In general, I like things that are functional before they’re beautiful. I’m not making some kind of clever programming pun; it’s purely a function over form mindset. If my projector is throwing an image a little too low, I’ll put a coaster underneath the front. Does everything now work the way I want? Yes.

Was that the best way to solve the problem? Absolutely not.

I tend to write my code the same way. I have a set of problems to solve, and I solve them one after another until the project is complete and in proper working order. I’ve also always finished my projects early; now I’m beginning to spend some time looking back and how I accomplished my goals, and how I could have done it better.

Room For Improvement

I’ve recently been reading Eric Elliot’s wonderful 2 Pillars Of Javascript series. He goes into detail with the value of pure functions, reducing coupling, and OLOO theory. As I’m stepping back and taking a deeper look at my own code, these are not principles that I’ve been following well.

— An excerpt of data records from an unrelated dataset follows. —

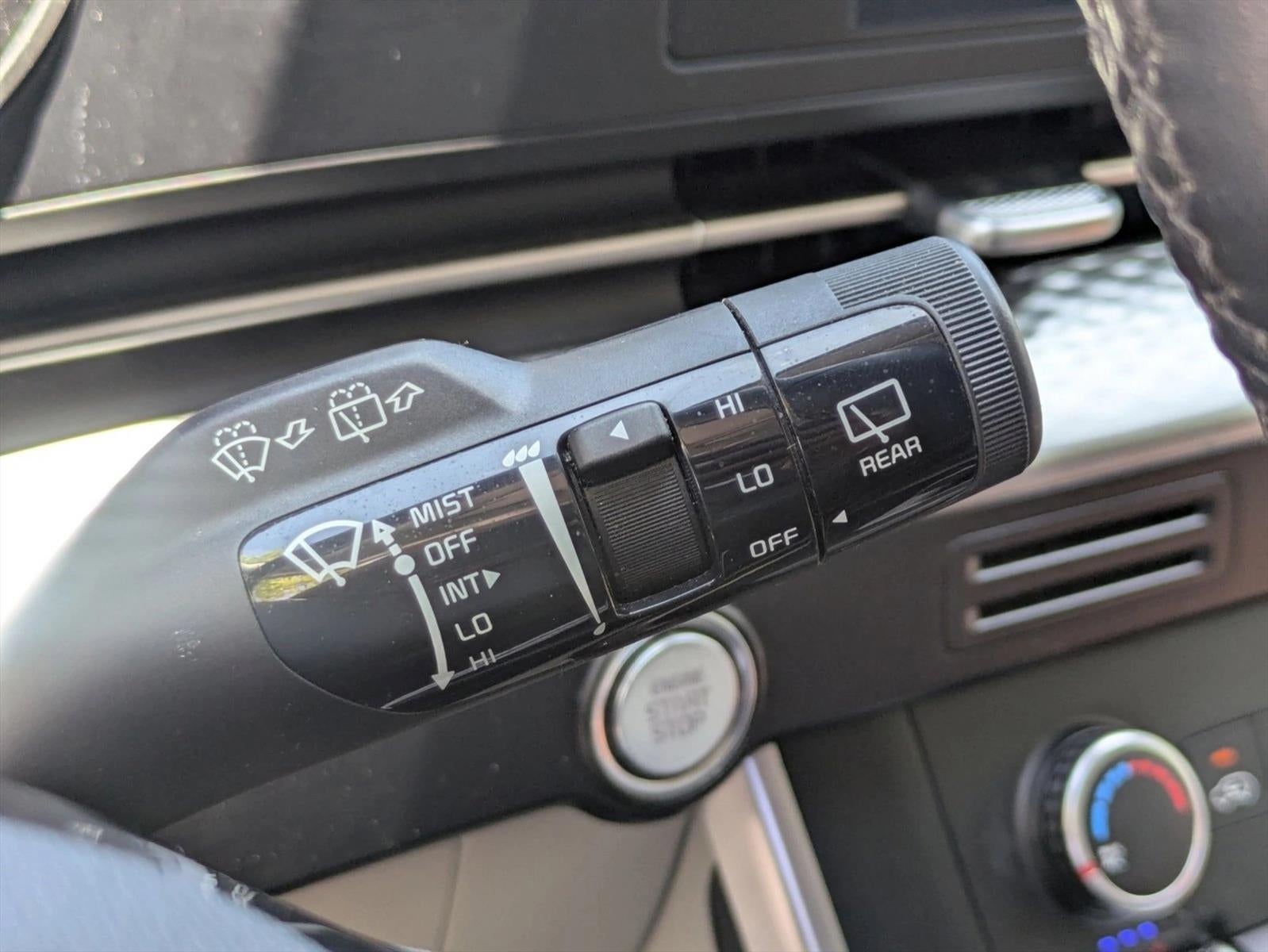 2024 Kia Carnival LX FWD w/Seat Pkg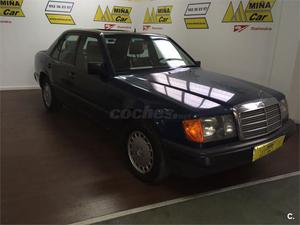 MERCEDES-BENZ E 4-MATIC 4p.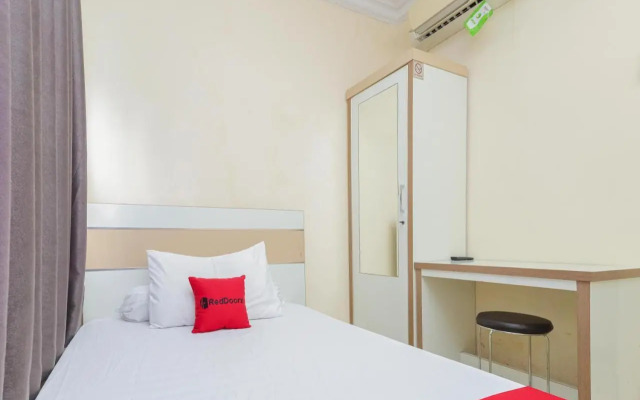 Wisma Basco Syariah by OYO Rooms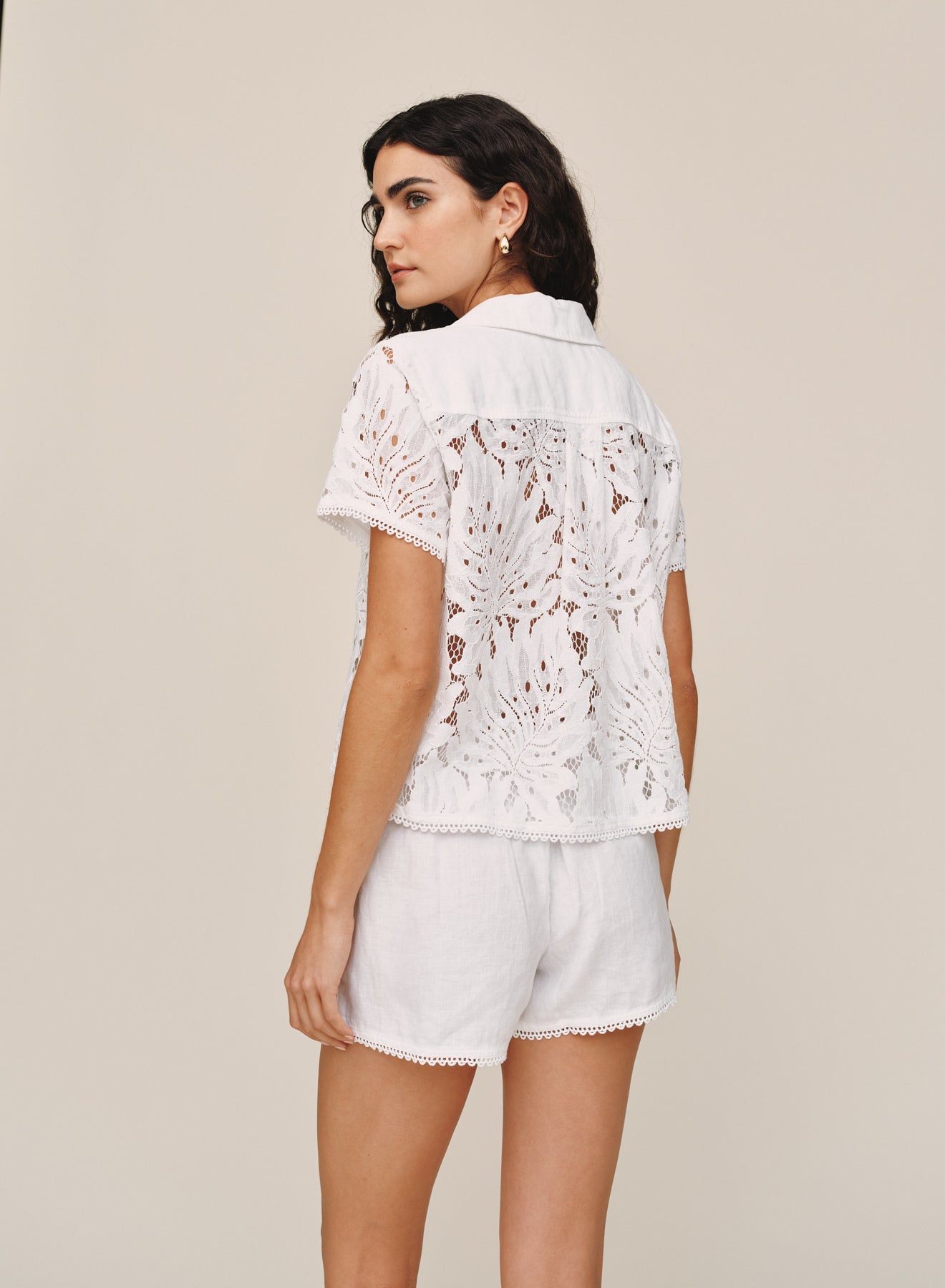B20016-L25-396 - SHORT SLEEVE CONTRAST BUTTON DOWN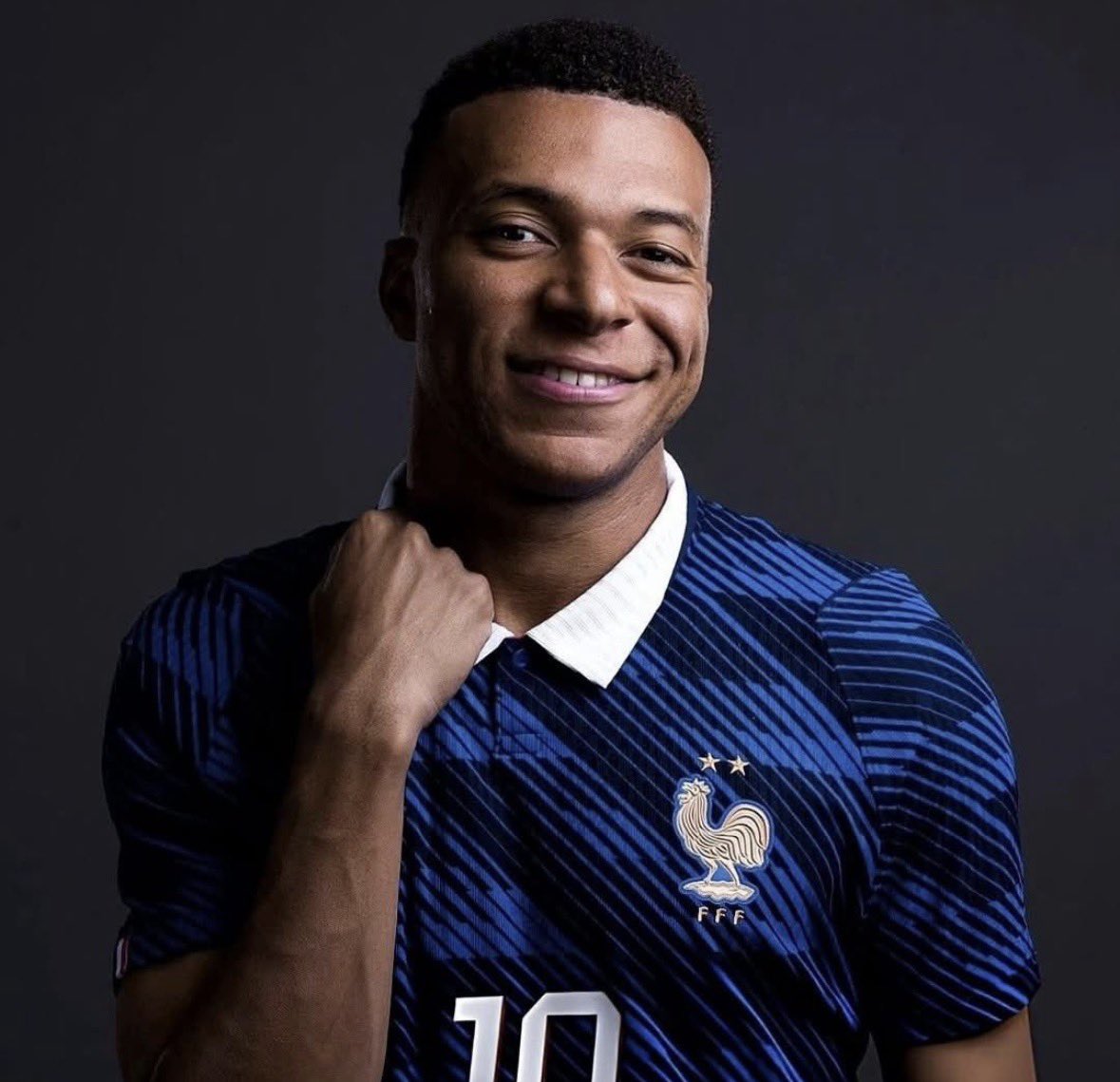 KalshiFC's tweet photo. 🚨🚨Senator Celeste Amarilla about Kylian Mbappé:

"I'd tell him to be CAREFUL with Paraguayans. We already had Ronaldinho jailed over a corruption case."

"Don't underestimate me, I can SUE YOU too." https://t.co/HgcmcRUD8F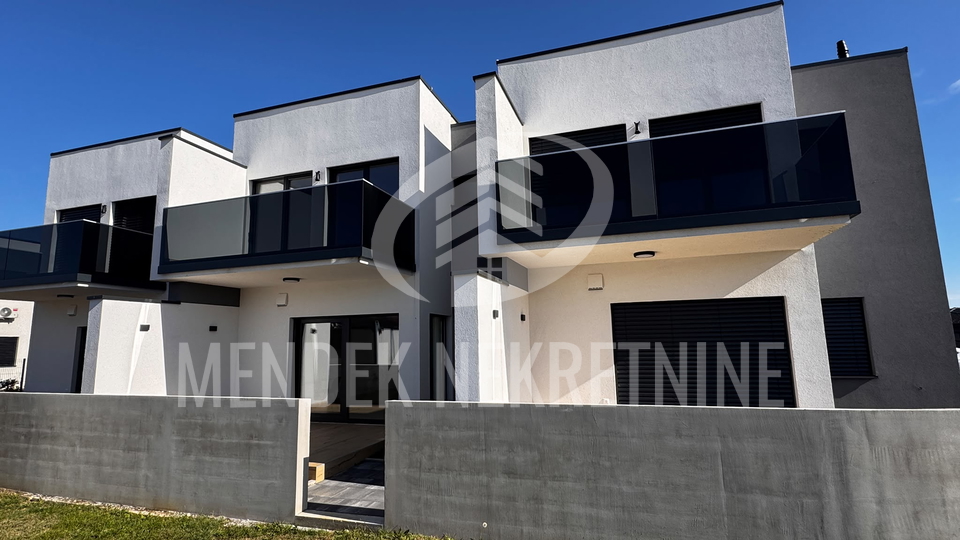 Moderna ku&cacute;a u nizu &lpar;SJ 01&rpar;&comma; Prelog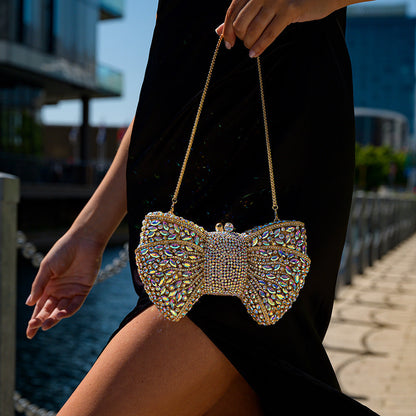 Elegant Rhinestone Clutch Bag: A Stylish Evening Accessory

For one of my projects, I needed a random number from 0-10, and I need a new random number from 0-10 multiple times throughout the app. Consider the following code:

var rng;
function chooseRNG() {
     rng = Math.floor(Math.random() * 11);
     console.log("My super secret number is " + rng);

This code fully provides the desired result. I can repeat the function call whenever I want and claim DRY code (Don’t Repeat Yourself). The problem is that this will only ever work in a single case – whenever I want to randomize the value of rng.

Instead, consider the following updated code:

var rng = chooseRNG();
function chooseRNG() {
     randomNum = Math.floor(Math.random() * 11);
     console.log("My super secret number is " + randomNum);
     return randomNum;

The function is now pure; it doesn’t alter any global variables, stored data, or any other content outside of its own encapsulation. It will now be able to randomize any variable I choose, making it significantly more flexible. And I have the added freedom of being able to call my variables wherever I want in the code; since the functions will be hoisted to the top, I don’t need to make sure my rng variable has been initialized before the function is called.

This blog is about honestly and openly grappling with my frustrations, and exposing the process improvements that occur as a result. I’m excited to have a new focus on SOLID coding techniques moving forward!